What to produce
Each entry below must come back exactly as written, without its pictures.

Records supplied
------------------------

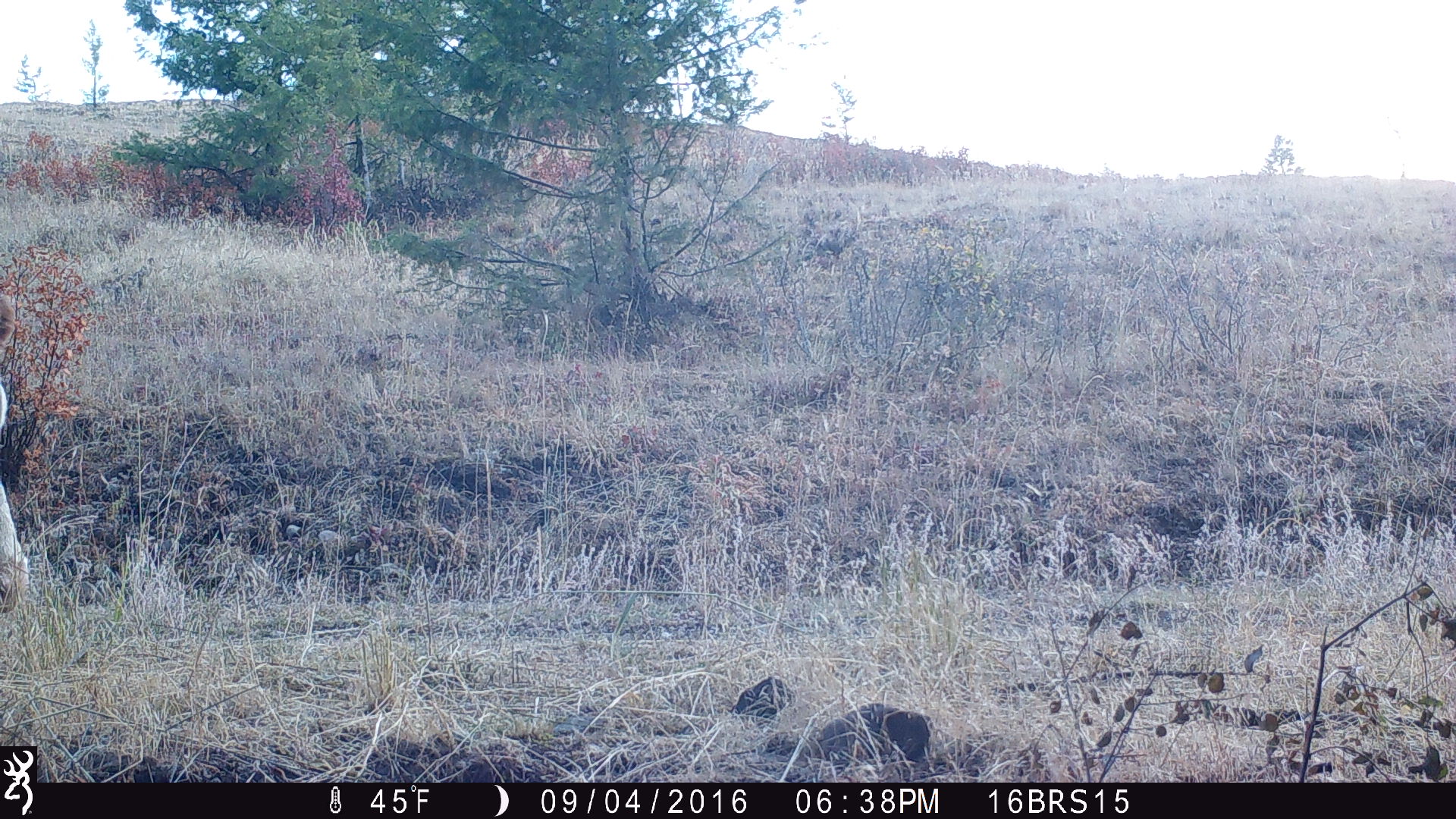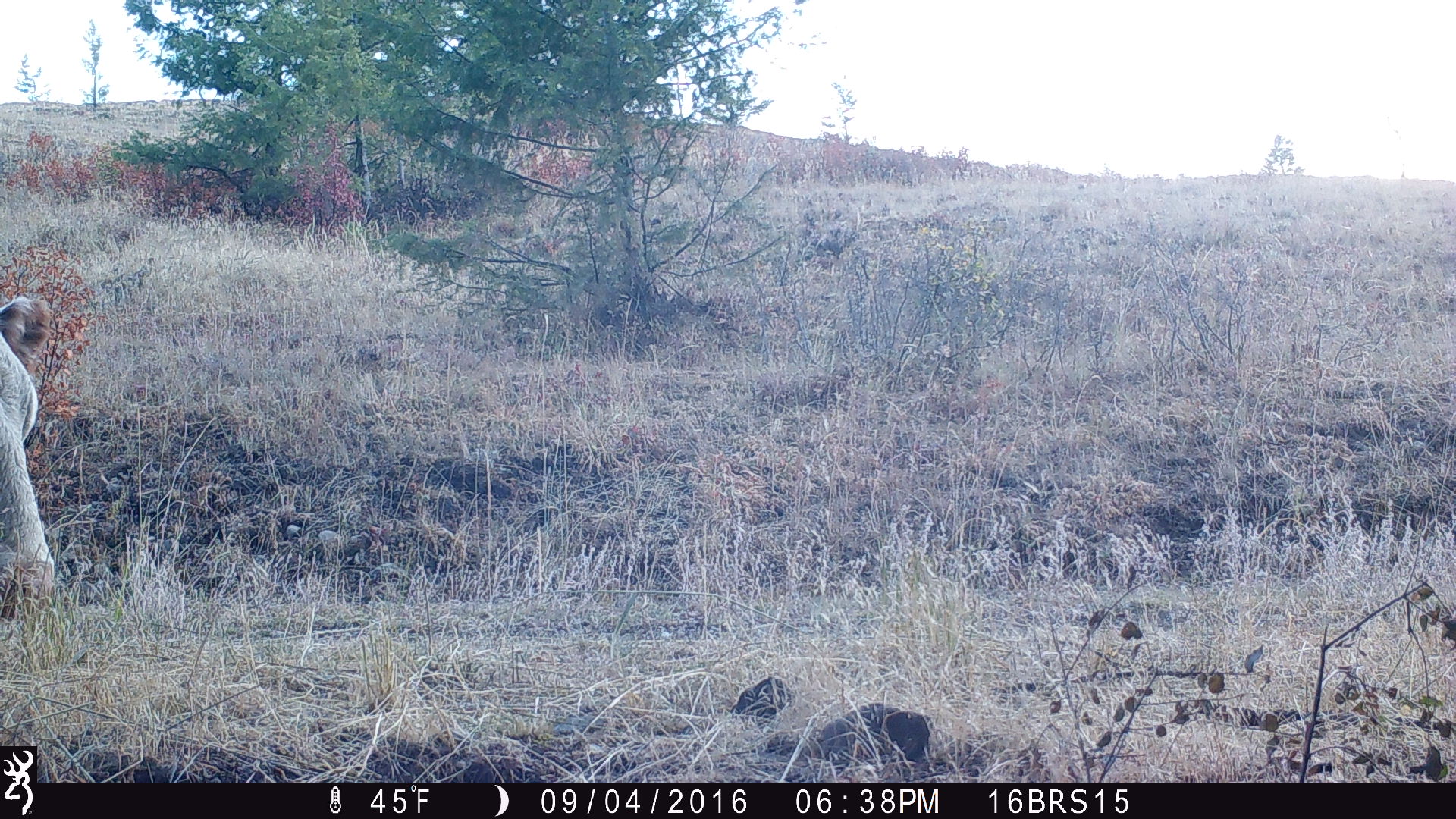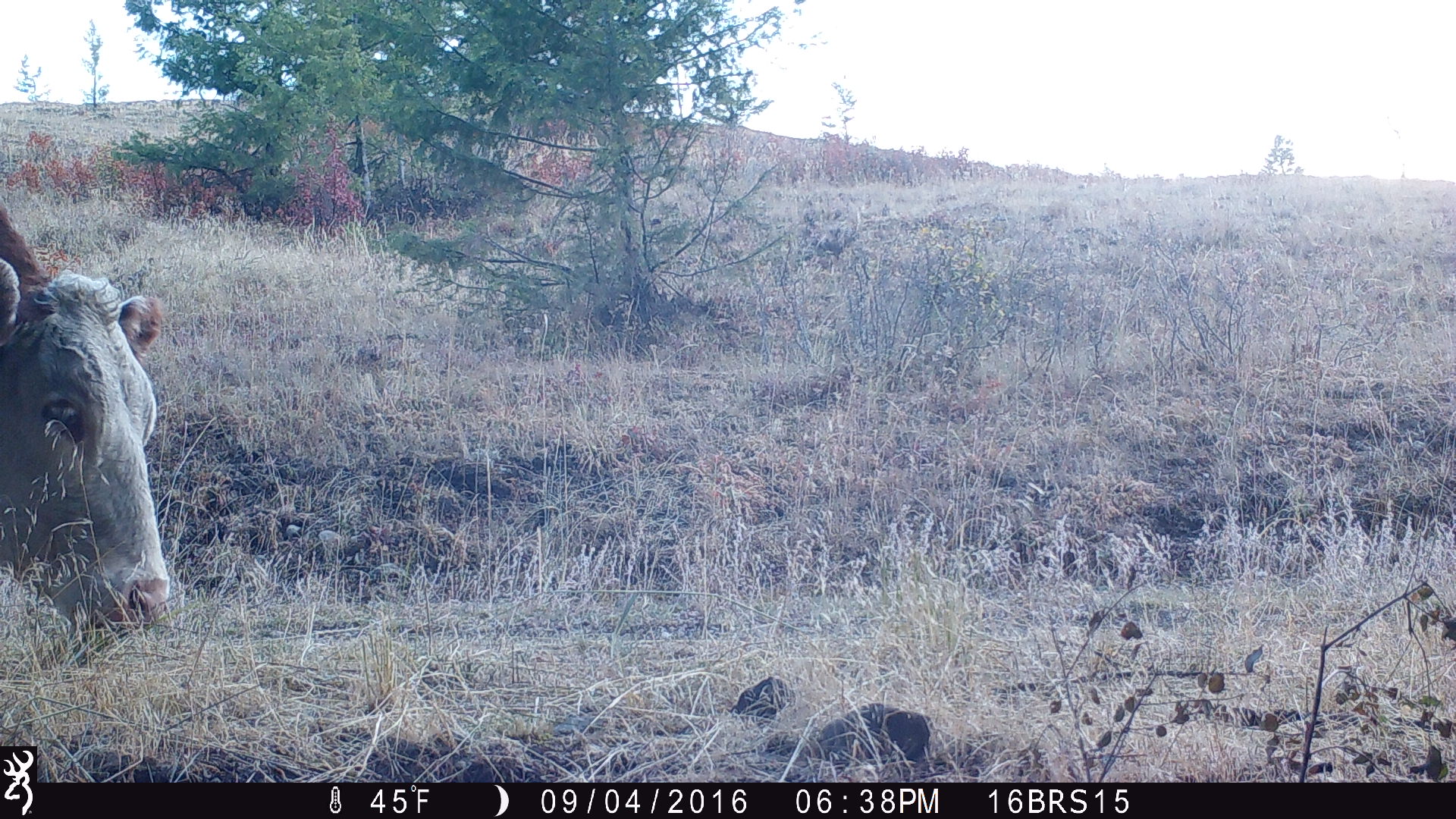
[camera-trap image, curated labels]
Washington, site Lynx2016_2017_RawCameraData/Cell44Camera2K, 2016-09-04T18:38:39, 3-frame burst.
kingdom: Animalia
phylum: Chordata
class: Mammalia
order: Artiodactyla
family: Bovidae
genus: Bos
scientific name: Bos taurus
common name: domestic cattle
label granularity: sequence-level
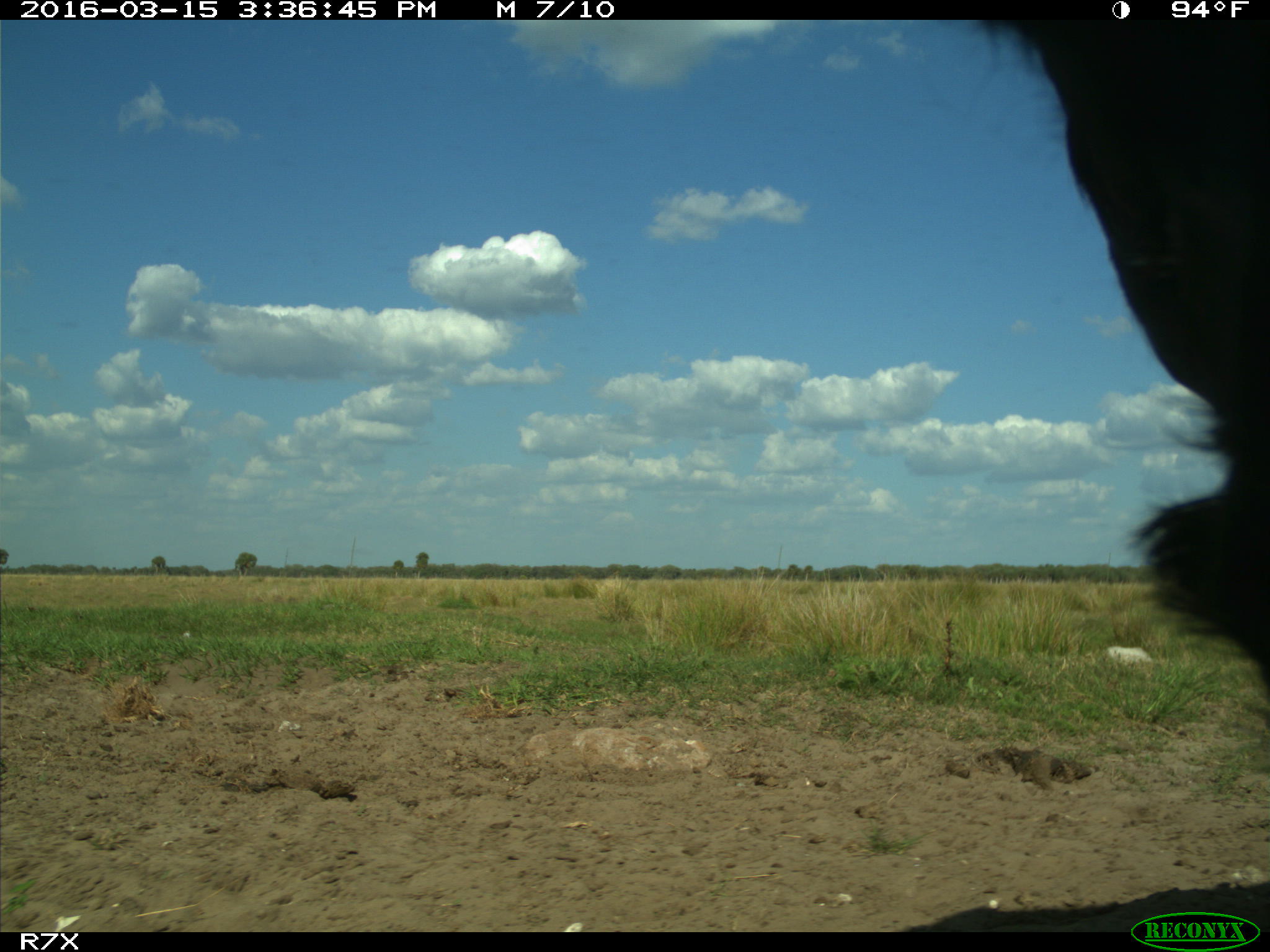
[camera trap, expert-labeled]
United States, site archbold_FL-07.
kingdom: Animalia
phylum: Chordata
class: Mammalia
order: Artiodactyla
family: Bovidae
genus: Bos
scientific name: Bos taurus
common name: domestic cow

------------------------

Result of this task
[camera-trap image, curated labels]
Washington, site Lynx2016_2017_RawCameraData/Cell44Camera2K, 2016-09-04T18:38:39, 3-frame burst.
kingdom: Animalia
phylum: Chordata
class: Mammalia
order: Artiodactyla
family: Bovidae
genus: Bos
scientific name: Bos taurus
common name: domestic cattle
label granularity: sequence-level
[camera trap, expert-labeled]
United States, site archbold_FL-07.
kingdom: Animalia
phylum: Chordata
class: Mammalia
order: Artiodactyla
family: Bovidae
genus: Bos
scientific name: Bos taurus
common name: domestic cow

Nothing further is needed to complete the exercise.